> [SET EXERCISE 1] Transcribe the part of the synth show write-up that opens with the words containing "There was plenty" and closes with "signage would help?".

> [PAGE EXTRACT]
--- START ---

There was plenty of stuff to see and have a go on. One thing I didn’t get to see was the Tasty Chips GR-1 Granular Synthesizer. I’m sure I passed it once and then couldn’t find it again. AJH also had some new modules that I didn’t manage to get to.
It seemed well attended but not so busy that you couldn’t get close to the gear. Once again I was impressed by everyone’s willingness to talk to you about their stuff (Roland aside), and you really get a sense of passion from the independent makers. I think Sound On Sound should give some thought to the layout of the main hall. The rows in the middle were quite tight and difficult to move down when there was loads of space around the outside. That, and make the seminar room larger and more accessible. Apparently, there were also performances going on all day but I never came across them. Maybe some better signage would help?

--- END ---

> [Segmentation data]
--- START ---

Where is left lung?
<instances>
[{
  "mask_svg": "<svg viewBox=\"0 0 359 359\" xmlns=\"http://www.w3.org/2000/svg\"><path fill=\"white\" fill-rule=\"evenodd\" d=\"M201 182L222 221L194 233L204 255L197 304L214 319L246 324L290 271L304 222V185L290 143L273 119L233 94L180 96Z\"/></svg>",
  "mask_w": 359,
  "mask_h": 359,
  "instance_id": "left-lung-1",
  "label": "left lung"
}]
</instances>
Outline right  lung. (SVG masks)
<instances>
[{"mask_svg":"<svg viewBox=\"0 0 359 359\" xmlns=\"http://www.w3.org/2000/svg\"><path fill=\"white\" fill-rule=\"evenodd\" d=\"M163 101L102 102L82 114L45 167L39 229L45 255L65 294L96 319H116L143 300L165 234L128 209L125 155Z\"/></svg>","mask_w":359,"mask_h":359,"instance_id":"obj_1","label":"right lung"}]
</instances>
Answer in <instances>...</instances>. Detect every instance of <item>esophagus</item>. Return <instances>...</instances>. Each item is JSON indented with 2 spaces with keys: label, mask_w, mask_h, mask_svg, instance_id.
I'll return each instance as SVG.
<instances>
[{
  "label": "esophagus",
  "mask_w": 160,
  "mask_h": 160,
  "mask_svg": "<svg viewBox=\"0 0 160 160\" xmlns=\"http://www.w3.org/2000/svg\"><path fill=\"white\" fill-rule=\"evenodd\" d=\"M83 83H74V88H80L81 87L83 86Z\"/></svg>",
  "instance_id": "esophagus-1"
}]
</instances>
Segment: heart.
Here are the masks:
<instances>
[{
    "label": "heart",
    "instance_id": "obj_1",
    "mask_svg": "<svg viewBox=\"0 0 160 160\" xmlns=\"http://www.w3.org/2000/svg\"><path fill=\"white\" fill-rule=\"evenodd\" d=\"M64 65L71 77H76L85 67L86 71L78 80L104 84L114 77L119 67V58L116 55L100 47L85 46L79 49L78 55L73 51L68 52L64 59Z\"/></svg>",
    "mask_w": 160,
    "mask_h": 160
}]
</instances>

--- END ---

> [SET EXERCISE 2] Format every line of the segmentation records above as a JSON list of strings, one string per line, leaving out blank lines.

> [RESULT 1]
There was plenty of stuff to see and have a go on. One thing I didn’t get to see was the Tasty Chips GR-1 Granular Synthesizer. I’m sure I passed it once and then couldn’t find it again. AJH also had some new modules that I didn’t manage to get to.
It seemed well attended but not so busy that you couldn’t get close to the gear. Once again I was impressed by everyone’s willingness to talk to you about their stuff (Roland aside), and you really get a sense of passion from the independent makers. I think Sound On Sound should give some thought to the layout of the main hall. The rows in the middle were quite tight and difficult to move down when there was loads of space around the outside. That, and make the seminar room larger and more accessible. Apparently, there were also performances going on all day but I never came across them. Maybe some better signage would help?

> [RESULT 2]
[
  "Where is left lung?",
  "<instances>",
  "[{",
  "  \"mask_svg\": \"<svg viewBox=\\\"0 0 359 359\\\" xmlns=\\\"http://www.w3.org/2000/svg\\\"><path fill=\\\"white\\\" fill-rule=\\\"evenodd\\\" d=\\\"M201 182L222 221L194 233L204 255L197 304L214 319L246 324L290 271L304 222V185L290 143L273 119L233 94L180 96Z\\\"/></svg>\",",
  "  \"mask_w\": 359,",
  "  \"mask_h\": 359,",
  "  \"instance_id\": \"left-lung-1\",",
  "  \"label\": \"left lung\"",
  "}]",
  "</instances>",
  "Outline right  lung. (SVG masks)",
  "<instances>",
  "[{\"mask_svg\":\"<svg viewBox=\\\"0 0 359 359\\\" xmlns=\\\"http://www.w3.org/2000/svg\\\"><path fill=\\\"white\\\" fill-rule=\\\"evenodd\\\" d=\\\"M163 101L102 102L82 114L45 167L39 229L45 255L65 294L96 319H116L143 300L165 234L128 209L125 155Z\\\"/></svg>\",\"mask_w\":359,\"mask_h\":359,\"instance_id\":\"obj_1\",\"label\":\"right lung\"}]",
  "</instances>",
  "Answer in <instances>...</instances>. Detect every instance of <item>esophagus</item>. Return <instances>...</instances>. Each item is JSON indented with 2 spaces with keys: label, mask_w, mask_h, mask_svg, instance_id.",
  "I'll return each instance as SVG.",
  "<instances>",
  "[{",
  "  \"label\": \"esophagus\",",
  "  \"mask_w\": 160,",
  "  \"mask_h\": 160,",
  "  \"mask_svg\": \"<svg viewBox=\\\"0 0 160 160\\\" xmlns=\\\"http://www.w3.org/2000/svg\\\"><path fill=\\\"white\\\" fill-rule=\\\"evenodd\\\" d=\\\"M83 83H74V88H80L81 87L83 86Z\\\"/></svg>\",",
  "  \"instance_id\": \"esophagus-1\"",
  "}]",
  "</instances>",
  "Segment: heart.",
  "Here are the masks:",
  "<instances>",
  "[{",
  "    \"label\": \"heart\",",
  "    \"instance_id\": \"obj_1\",",
  "    \"mask_svg\": \"<svg viewBox=\\\"0 0 160 160\\\" xmlns=\\\"http://www.w3.org/2000/svg\\\"><path fill=\\\"white\\\" fill-rule=\\\"evenodd\\\" d=\\\"M64 65L71 77H76L85 67L86 71L78 80L104 84L114 77L119 67V58L116 55L100 47L85 46L79 49L78 55L73 51L68 52L64 59Z\\\"/></svg>\",",
  "    \"mask_w\": 160,",
  "    \"mask_h\": 160",
  "}]",
  "</instances>"
]